Cross-lingual Sentence Retrieval: The goal of this task is to extract parallel sentences from bilingual corpora. ERNIE-M allows users to retrieve results in multiple languages , such as English, French, and German, using only Chinese. This technology can bridge the gap between information expressed in different languages and help people search for more valuable information. ERNIE-M achieved an accuracy rate of 87.9% when tested on a subset of the Tatoeba dataset that contains 36 languages.

Cross-lingual Natural Language Inference: Cross-lingual natural language inference is a task to determine whether the relationship between two input sentences is entailment, contradiction, or neural. ERNIE-M achieved an average accuracy of 82.0% on the English training set and 84.2% on all training sets.

331611557337_.pic_hd.jpg

Cross-lingual Question Answering: Question answering is a classic NLP task that tests the machine’s ability to automatically answer questions in a natural language. We used the multilingual question answering (MLQA) dataset, which has the same format as SQuAD v1.1 but contains seven languages. We fine-tuned ERNIE-M by training with English data. The model achieved an average accuracy of 55.3%.

Named entity recognition task: Named entity recognition (NER), a subtask of information extraction, seeks to locate and classify named entities in text. We evaluated ERNIE-M on CoNLL-2002 and CoNLL-2003 datasets through a cross-lingual NER task involving English, Dutch, Spanish and German.

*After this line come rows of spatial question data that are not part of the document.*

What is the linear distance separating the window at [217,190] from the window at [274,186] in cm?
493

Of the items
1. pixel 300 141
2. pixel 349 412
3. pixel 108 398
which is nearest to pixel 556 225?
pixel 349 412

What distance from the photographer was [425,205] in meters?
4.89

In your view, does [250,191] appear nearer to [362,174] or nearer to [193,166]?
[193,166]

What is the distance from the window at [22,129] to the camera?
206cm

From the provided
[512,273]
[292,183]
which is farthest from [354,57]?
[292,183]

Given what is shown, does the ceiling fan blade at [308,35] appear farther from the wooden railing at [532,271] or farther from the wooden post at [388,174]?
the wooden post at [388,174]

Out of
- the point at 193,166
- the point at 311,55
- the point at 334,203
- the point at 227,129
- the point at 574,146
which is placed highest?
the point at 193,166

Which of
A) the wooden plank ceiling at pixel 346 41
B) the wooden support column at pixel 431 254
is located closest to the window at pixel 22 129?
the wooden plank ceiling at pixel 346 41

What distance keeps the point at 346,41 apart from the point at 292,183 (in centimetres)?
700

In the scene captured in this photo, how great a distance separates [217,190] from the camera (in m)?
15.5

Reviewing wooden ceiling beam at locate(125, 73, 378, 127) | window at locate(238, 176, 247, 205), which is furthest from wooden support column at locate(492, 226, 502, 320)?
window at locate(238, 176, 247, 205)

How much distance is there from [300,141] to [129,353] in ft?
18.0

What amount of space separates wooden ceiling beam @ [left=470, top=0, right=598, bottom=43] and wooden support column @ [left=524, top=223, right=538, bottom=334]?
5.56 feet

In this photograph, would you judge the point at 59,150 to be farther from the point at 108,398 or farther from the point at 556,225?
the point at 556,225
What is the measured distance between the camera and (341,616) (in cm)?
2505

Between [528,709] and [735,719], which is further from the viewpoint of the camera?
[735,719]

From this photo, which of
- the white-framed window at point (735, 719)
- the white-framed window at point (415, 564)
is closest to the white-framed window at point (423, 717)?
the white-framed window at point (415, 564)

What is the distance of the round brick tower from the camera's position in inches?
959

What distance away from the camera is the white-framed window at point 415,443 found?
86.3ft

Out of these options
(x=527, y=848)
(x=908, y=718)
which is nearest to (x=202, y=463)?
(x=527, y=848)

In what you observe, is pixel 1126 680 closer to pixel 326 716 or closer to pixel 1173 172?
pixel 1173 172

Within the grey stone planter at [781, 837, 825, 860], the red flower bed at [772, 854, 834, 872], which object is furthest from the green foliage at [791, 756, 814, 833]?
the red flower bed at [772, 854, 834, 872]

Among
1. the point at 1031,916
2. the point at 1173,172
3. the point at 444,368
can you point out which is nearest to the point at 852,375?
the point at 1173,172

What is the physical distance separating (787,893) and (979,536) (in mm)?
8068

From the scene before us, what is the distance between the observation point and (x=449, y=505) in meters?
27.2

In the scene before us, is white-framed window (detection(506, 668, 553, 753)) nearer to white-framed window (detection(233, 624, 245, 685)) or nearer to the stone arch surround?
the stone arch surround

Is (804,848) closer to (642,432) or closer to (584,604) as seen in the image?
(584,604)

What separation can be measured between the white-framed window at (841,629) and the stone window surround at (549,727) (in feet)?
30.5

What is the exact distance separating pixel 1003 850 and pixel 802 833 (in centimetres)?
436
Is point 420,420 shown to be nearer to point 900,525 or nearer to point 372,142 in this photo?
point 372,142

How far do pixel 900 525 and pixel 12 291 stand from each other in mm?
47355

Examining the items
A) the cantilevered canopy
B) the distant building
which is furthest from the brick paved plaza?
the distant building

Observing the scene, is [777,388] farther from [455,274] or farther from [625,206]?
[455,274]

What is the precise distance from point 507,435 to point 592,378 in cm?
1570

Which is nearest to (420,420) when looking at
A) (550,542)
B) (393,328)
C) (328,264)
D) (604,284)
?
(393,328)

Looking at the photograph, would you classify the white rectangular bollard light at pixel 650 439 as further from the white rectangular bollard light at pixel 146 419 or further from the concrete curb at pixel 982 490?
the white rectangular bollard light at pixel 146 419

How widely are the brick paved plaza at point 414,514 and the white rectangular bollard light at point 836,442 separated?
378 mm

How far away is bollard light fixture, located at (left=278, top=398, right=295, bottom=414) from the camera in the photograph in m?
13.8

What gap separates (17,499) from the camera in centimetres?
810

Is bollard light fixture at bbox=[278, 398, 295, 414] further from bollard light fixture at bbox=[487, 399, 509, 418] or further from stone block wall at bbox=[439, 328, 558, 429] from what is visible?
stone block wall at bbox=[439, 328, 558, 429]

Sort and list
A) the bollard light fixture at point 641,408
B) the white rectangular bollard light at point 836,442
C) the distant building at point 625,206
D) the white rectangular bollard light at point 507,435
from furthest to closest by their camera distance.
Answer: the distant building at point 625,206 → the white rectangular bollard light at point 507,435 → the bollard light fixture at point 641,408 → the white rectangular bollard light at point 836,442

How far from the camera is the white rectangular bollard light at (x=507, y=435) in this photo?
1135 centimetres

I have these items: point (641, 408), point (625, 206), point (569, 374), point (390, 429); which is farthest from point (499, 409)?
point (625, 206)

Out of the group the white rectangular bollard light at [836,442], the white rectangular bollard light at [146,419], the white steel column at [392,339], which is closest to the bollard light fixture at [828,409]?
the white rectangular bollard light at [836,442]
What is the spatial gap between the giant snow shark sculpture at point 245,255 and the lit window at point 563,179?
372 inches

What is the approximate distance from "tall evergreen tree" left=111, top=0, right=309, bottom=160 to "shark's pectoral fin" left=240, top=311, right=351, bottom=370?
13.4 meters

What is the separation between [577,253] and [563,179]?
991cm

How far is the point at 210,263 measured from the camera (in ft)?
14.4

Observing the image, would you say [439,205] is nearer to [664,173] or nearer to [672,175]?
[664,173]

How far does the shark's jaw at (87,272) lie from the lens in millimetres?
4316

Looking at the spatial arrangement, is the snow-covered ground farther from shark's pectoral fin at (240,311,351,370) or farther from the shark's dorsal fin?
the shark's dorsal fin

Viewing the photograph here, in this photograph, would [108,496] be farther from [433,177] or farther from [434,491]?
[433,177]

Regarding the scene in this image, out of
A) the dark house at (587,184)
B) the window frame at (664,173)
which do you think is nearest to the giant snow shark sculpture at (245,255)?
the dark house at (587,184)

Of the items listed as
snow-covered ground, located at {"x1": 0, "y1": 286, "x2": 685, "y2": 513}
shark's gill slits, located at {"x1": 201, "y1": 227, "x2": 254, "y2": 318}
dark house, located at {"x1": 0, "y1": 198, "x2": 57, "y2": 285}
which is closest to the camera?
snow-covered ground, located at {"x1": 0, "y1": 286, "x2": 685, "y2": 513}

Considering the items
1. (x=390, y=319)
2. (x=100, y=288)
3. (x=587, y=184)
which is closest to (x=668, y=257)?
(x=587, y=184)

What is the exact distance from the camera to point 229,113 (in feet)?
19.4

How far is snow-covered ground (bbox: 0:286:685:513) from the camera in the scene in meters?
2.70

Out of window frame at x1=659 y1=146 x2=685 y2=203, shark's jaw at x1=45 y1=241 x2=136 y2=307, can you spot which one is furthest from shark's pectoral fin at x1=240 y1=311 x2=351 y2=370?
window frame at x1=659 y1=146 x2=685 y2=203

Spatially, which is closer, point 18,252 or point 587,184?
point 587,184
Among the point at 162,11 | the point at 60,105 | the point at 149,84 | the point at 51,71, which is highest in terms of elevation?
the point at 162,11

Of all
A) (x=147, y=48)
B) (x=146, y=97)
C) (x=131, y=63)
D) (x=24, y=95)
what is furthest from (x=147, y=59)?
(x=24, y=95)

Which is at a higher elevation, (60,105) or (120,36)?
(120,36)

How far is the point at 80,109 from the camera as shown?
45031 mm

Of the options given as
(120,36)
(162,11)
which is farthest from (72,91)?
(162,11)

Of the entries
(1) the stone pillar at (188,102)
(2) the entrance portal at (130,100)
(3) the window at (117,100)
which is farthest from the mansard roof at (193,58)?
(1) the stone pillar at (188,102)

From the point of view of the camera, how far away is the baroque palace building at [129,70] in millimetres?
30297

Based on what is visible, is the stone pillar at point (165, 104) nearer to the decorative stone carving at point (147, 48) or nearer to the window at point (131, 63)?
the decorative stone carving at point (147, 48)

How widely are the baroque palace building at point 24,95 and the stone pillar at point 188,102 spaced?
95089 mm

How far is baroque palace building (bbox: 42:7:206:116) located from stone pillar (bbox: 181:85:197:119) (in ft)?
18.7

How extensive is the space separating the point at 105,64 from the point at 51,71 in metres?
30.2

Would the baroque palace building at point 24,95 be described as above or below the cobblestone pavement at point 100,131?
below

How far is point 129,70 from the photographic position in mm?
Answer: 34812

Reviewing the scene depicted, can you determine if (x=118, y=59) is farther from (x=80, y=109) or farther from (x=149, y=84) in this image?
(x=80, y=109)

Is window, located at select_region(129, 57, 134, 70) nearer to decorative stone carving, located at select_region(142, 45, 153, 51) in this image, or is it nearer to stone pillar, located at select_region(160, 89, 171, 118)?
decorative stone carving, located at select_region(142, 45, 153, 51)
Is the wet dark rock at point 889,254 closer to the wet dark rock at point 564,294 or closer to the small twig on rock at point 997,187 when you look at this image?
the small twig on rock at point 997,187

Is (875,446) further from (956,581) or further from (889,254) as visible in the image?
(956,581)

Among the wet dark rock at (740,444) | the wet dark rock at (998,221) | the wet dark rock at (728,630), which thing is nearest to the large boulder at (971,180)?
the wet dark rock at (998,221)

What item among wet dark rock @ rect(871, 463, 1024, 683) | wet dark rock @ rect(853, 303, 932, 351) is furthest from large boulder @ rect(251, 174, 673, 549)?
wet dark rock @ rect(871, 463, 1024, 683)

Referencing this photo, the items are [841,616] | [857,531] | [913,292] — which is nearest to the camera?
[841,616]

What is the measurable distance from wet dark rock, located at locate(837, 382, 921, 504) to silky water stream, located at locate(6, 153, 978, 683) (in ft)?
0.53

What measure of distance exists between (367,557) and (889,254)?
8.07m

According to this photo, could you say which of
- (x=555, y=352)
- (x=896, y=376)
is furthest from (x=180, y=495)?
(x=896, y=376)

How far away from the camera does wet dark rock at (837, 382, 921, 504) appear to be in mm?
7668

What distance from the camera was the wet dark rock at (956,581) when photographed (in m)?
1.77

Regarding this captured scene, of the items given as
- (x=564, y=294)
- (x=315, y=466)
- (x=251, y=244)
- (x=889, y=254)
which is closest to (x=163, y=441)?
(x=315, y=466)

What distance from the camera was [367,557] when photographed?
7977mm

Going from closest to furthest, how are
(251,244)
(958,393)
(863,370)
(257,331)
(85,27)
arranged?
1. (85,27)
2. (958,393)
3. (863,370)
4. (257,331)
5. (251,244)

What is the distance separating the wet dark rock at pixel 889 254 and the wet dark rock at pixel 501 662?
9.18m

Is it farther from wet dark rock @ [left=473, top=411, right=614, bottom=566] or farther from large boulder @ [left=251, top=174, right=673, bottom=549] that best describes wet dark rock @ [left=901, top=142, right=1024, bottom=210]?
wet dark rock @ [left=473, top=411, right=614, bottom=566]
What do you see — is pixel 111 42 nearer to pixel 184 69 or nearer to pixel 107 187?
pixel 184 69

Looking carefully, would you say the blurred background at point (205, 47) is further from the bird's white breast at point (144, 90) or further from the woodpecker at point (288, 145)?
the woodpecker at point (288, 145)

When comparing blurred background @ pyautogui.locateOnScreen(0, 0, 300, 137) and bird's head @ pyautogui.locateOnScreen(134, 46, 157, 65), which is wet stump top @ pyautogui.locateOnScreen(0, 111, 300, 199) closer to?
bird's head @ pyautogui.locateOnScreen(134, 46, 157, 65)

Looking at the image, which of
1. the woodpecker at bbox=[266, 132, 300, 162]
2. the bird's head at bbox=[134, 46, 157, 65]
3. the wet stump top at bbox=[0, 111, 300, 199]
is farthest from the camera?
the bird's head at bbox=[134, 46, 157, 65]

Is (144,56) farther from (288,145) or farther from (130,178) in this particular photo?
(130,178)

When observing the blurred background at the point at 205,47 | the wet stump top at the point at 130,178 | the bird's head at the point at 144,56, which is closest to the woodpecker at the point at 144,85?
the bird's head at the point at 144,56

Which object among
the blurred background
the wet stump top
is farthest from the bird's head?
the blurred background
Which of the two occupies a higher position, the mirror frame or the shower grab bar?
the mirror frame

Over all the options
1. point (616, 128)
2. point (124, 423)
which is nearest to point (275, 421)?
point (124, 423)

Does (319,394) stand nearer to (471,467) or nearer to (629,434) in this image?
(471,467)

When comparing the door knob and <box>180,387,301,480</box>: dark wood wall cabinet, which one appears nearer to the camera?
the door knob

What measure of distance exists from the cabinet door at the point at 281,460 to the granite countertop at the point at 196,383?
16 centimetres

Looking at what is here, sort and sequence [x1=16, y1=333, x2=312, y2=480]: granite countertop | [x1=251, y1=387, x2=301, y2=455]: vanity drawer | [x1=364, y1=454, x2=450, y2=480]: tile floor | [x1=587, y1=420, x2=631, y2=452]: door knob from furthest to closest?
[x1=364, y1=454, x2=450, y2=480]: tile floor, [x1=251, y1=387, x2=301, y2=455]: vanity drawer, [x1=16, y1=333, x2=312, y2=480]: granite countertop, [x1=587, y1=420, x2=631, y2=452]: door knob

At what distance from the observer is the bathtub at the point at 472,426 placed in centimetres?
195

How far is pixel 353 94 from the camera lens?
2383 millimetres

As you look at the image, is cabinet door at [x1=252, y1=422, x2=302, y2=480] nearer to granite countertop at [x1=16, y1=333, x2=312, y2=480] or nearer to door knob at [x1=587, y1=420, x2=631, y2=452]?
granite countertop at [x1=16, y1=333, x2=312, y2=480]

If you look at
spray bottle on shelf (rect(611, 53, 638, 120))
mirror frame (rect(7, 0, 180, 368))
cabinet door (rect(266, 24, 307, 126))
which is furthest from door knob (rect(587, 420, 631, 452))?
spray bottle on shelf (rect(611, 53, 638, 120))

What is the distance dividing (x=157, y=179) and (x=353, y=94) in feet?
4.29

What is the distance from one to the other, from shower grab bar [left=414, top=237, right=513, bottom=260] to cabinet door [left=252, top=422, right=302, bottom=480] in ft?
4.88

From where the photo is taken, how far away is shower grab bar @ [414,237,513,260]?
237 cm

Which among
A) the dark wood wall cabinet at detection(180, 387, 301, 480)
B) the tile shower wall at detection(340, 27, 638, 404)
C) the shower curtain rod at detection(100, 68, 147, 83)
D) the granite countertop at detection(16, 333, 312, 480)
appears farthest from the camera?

We fine-tuned ERNIE-M on English data and evaluated it on English, Dutch, Spanish, and German. The average F1 score was 81.6%. On all training sets, the average F1 score was improved to 90.8%.

Cross-lingual paraphrase identification: Paraphrase identification is to determine whether two texts have the same/similar meanings. We evaluated ERNIE-M on PAWS-X, a paraphrase identification dataset with seven languages . ERNIE-M achieved an average accuracy of 89.5% on the English training set and 91.8% on all training sets.

Furthermore, we evaluated ERNIE-M on XTREME, a substantial multilingual multi-task benchmark that covers 40 typologically diverse languages across 12 language families and includes nine tasks that collectively require inference about different levels of syntax or semantics. ERNIE-M scored 80.9, a new record score that tops the leaderboard.

ERNIE-M has wide ranging applications and implications. For example, with this technology we can apply our Chinese-based AI system to other languages and improve our products and services for global users. In addition, ERNIE-M is expected to assist linguists and archaeologists to understand languages that are considered endangered or lost.